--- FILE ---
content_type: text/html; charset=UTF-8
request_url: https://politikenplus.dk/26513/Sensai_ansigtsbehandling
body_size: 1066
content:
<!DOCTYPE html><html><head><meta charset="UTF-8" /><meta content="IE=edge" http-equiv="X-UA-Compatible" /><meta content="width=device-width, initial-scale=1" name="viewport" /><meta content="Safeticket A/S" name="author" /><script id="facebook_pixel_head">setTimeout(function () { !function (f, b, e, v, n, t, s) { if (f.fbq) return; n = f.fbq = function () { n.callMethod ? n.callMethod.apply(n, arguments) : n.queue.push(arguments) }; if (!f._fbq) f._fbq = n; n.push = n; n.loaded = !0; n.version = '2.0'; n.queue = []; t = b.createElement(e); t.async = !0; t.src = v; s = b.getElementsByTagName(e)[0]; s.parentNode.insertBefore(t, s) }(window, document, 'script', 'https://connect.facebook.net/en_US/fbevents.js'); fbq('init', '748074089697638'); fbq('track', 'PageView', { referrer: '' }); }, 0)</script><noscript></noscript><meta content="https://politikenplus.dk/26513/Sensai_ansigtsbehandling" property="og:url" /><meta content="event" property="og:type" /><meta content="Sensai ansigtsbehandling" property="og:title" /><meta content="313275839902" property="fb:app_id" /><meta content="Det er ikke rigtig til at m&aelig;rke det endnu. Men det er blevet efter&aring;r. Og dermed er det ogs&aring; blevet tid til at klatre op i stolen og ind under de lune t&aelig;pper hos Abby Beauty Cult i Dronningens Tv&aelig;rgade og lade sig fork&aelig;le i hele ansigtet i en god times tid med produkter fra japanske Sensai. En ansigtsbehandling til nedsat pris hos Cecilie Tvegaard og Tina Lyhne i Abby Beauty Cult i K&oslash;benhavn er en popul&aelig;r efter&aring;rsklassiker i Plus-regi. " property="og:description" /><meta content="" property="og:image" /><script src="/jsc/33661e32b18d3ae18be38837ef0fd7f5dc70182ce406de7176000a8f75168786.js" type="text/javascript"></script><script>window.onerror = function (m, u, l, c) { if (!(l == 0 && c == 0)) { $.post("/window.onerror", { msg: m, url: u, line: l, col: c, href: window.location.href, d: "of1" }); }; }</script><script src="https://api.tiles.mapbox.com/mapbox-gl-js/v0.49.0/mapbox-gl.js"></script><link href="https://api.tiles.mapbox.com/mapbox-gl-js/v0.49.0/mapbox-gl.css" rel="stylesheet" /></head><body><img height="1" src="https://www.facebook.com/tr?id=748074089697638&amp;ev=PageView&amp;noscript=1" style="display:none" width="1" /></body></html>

▸ PROBLEM STATEMENT:
The whole block of data above should be printed again verbatim.

▸ THE ANSWER:
--- FILE ---
content_type: text/html; charset=UTF-8
request_url: https://politikenplus.dk/26513/Sensai_ansigtsbehandling
body_size: 1066
content:
<!DOCTYPE html><html><head><meta charset="UTF-8" /><meta content="IE=edge" http-equiv="X-UA-Compatible" /><meta content="width=device-width, initial-scale=1" name="viewport" /><meta content="Safeticket A/S" name="author" /><script id="facebook_pixel_head">setTimeout(function () { !function (f, b, e, v, n, t, s) { if (f.fbq) return; n = f.fbq = function () { n.callMethod ? n.callMethod.apply(n, arguments) : n.queue.push(arguments) }; if (!f._fbq) f._fbq = n; n.push = n; n.loaded = !0; n.version = '2.0'; n.queue = []; t = b.createElement(e); t.async = !0; t.src = v; s = b.getElementsByTagName(e)[0]; s.parentNode.insertBefore(t, s) }(window, document, 'script', 'https://connect.facebook.net/en_US/fbevents.js'); fbq('init', '748074089697638'); fbq('track', 'PageView', { referrer: '' }); }, 0)</script><noscript></noscript><meta content="https://politikenplus.dk/26513/Sensai_ansigtsbehandling" property="og:url" /><meta content="event" property="og:type" /><meta content="Sensai ansigtsbehandling" property="og:title" /><meta content="313275839902" property="fb:app_id" /><meta content="Det er ikke rigtig til at m&aelig;rke det endnu. Men det er blevet efter&aring;r. Og dermed er det ogs&aring; blevet tid til at klatre op i stolen og ind under de lune t&aelig;pper hos Abby Beauty Cult i Dronningens Tv&aelig;rgade og lade sig fork&aelig;le i hele ansigtet i en god times tid med produkter fra japanske Sensai. En ansigtsbehandling til nedsat pris hos Cecilie Tvegaard og Tina Lyhne i Abby Beauty Cult i K&oslash;benhavn er en popul&aelig;r efter&aring;rsklassiker i Plus-regi. " property="og:description" /><meta content="" property="og:image" /><script src="/jsc/33661e32b18d3ae18be38837ef0fd7f5dc70182ce406de7176000a8f75168786.js" type="text/javascript"></script><script>window.onerror = function (m, u, l, c) { if (!(l == 0 && c == 0)) { $.post("/window.onerror", { msg: m, url: u, line: l, col: c, href: window.location.href, d: "of1" }); }; }</script><script src="https://api.tiles.mapbox.com/mapbox-gl-js/v0.49.0/mapbox-gl.js"></script><link href="https://api.tiles.mapbox.com/mapbox-gl-js/v0.49.0/mapbox-gl.css" rel="stylesheet" /></head><body><img height="1" src="https://www.facebook.com/tr?id=748074089697638&amp;ev=PageView&amp;noscript=1" style="display:none" width="1" /></body></html>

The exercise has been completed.